▸ **Task to complete**:
Collect every line of the material below that contains the string "closer", matching uppercase and lowercase letters exactly.
------------------------------------
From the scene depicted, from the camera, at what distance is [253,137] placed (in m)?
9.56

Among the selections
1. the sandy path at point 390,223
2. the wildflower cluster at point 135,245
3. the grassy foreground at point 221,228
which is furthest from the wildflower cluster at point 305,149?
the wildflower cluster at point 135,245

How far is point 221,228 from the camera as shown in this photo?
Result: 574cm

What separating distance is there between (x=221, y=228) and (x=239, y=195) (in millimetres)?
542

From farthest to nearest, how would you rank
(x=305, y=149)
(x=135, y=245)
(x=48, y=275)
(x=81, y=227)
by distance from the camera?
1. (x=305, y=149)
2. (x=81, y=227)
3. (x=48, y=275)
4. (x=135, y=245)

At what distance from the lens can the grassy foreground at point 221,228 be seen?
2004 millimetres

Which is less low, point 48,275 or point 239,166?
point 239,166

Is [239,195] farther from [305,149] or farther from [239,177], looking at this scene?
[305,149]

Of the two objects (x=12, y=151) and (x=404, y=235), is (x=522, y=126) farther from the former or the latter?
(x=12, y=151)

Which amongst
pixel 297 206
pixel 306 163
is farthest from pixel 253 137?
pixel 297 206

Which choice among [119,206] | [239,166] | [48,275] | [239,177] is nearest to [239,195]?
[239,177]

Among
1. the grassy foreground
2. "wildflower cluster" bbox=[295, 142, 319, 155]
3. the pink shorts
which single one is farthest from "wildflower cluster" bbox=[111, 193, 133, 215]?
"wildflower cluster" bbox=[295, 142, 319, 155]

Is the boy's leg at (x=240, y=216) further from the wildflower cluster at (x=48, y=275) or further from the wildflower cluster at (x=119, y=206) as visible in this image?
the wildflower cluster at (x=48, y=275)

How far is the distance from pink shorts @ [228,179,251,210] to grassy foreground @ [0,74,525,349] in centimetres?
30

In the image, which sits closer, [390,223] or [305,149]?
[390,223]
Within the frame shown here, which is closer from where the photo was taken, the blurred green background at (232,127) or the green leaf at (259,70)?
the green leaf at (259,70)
------------------------------------
▸ **Correct result**:
In the image, which sits closer, [390,223] or [305,149]?
Within the frame shown here, which is closer from where the photo was taken, the blurred green background at (232,127) or the green leaf at (259,70)?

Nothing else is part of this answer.